_EXERCISE SET_
[a] According to the 1945 letter, what family allowance amount was being debated in the Commons?
[b] Write out the stretch of the 1945 letter from "By all means" through "me in teaching.".
>> begin TEXT PROVIDED
Showing posts with label allowances. Show all posts
Showing posts with label allowances. Show all posts
Wednesday, March 9, 2011
Thursday 8 March 1945, Marks Hall
My sweetheart
I am generally expecting your letters, but I was pleasantly surprised this morning by yours of the 6th, full of interesting details about Redlands. It seems surprisingly cheap having a baby there (by the way, do they double the charges if it should prove to be twins?) and I hope it is in no way inferior to a nursing home. Have any of your friends been there?
By all means keep as much of that money as you like, in the current account. And any bills that you don't feel like tackling in the next few weeks, just send on to me. There is no need for you to deny yourself anything. Thanks to the incredible dullness of life on this station I am spending very little, so there is no reason why our offspring should not be born with a silver spoon in her or his mouth, even though we may have to pawn it in later years. Some time next month I'll make arrangements for increasing the monthly transfer.
I'm glad the 'Companion' [to English Lit.] has arrived. It was decent of Mr Meikle to reduce the price though that did not enter my mind when we went to him. I'm sure it is a tome that will be very useful to me in teaching.
Your report on your health makes better reading now. I think you are wise to cut down your evening engagements and get some chair pressing hours in. The milk ration for 155 [Hyndland Road] sounds colossal: one would think some ancient Roman lady was using it for toilet purposes. Maybe I'll manage to get a few drinks when I'm on leave.
Another bundle of old letters arrived yesterday including one from you, one from your Pop and the famous epistle from my uncle.[Dan Gerrard, Minister of Fintry Cof S] So next time you phone Fintry you can tell him that his honour is vindicated. Your letter was written on 13th Nov. when you were in the middle of your bad cold and expecting me daily. I can see now that the long time I took to come home, coupled with the fact that my last letter before embarking never reached you, caused a long period of anxiety and suspense for you. However, all turned out for the best.
After tea:
During tea time, the wireless was giving details of the debate in the Commons on this 5/- family allowance scheme. Some critics are complaining that it is too little to stop the decline in the birth rate. This talk about the falling birthrate always depresses me because of its implications. A country needs a large population only because firstly of recurrent wars and secondly cut-throat rivalry in trade. And if we are moving forward to an age of peace and economic cooperation it does not seem to matter if the population falls a bit. As for the other point in the debate, I suppose you as an ardent feminist are all out for the mother getting the five bob for her second child and not the brutal and selfish father.
The news continues to be exciting and all the less serious newspapers are filled with speculations about the date of the final collapse of Germany. They are also putting forward all kinds of "authoritative" statements and beliefs held in "responsible circles" about the the government's demobilisation scheme. But the Govt. has not as yet indicated just to what extent demobilisation is going to be carried out on Germany's defeat. I can't help feeling that the period of waiting is going to be very boring. I have completely given up hope of teachers being taken out before their demob. group. Only the building trades seem to be getting preferential treatment.
>> end TEXT PROVIDED
>> begin ENTRIES
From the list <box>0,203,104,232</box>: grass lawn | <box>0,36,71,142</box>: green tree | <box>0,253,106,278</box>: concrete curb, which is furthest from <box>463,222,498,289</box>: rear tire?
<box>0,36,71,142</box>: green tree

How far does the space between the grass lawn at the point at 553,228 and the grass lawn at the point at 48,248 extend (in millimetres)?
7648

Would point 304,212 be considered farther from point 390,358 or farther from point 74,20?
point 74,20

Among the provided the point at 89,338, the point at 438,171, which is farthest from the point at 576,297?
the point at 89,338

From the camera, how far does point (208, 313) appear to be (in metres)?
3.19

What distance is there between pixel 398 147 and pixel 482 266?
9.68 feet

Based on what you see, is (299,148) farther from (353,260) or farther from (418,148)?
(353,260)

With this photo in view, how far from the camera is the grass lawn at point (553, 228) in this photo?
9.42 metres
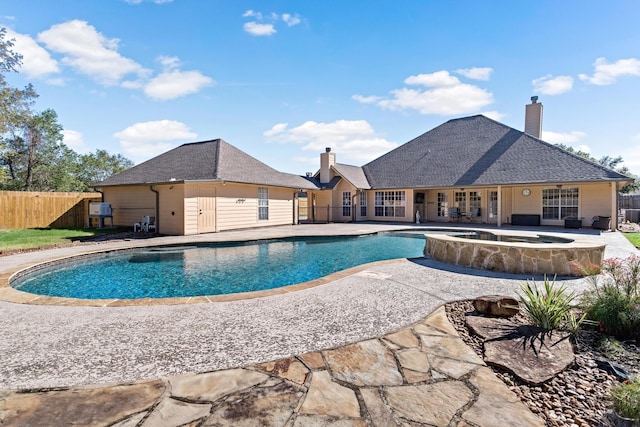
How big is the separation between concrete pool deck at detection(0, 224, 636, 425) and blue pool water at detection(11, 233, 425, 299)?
1958 mm

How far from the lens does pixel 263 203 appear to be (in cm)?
1788

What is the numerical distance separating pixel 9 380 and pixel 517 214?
2099 centimetres

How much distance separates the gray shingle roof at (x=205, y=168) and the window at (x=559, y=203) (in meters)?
13.8

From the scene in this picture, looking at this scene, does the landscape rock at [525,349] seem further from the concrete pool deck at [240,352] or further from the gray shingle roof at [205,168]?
the gray shingle roof at [205,168]

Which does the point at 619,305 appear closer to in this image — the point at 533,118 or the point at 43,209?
the point at 533,118

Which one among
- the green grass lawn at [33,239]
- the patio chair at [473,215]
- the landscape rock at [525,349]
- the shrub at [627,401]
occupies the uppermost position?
the patio chair at [473,215]

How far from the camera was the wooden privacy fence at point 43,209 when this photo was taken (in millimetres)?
16062

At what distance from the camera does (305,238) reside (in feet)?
46.3

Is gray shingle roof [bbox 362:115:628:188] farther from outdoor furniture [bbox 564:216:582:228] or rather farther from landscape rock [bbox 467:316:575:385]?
landscape rock [bbox 467:316:575:385]

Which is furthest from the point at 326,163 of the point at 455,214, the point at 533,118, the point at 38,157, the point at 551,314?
the point at 38,157

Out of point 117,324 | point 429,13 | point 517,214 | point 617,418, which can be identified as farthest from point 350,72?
point 617,418

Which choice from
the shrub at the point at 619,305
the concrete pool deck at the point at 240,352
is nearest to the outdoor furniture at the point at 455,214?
the concrete pool deck at the point at 240,352

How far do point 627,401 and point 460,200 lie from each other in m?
19.9

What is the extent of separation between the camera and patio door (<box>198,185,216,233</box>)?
14422 millimetres
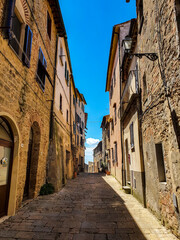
>> end ENTRIES
_TASK RESPONSES_
[a] 5/- (five bob)

[b]
By all means keep as much of that money as you like, in the current account. And any bills that you don't feel like tackling in the next few weeks, just send on to me. There is no need for you to deny yourself anything. Thanks to the incredible dullness of life on this station I am spending very little, so there is no reason why our offspring should not be born with a silver spoon in her or his mouth, even though we may have to pawn it in later years. Some time next month I'll make arrangements for increasing the monthly transfer.
I'm glad the 'Companion' [to English Lit.] has arrived. It was decent of Mr Meikle to reduce the price though that did not enter my mind when we went to him. I'm sure it is a tome that will be very useful to me in teaching.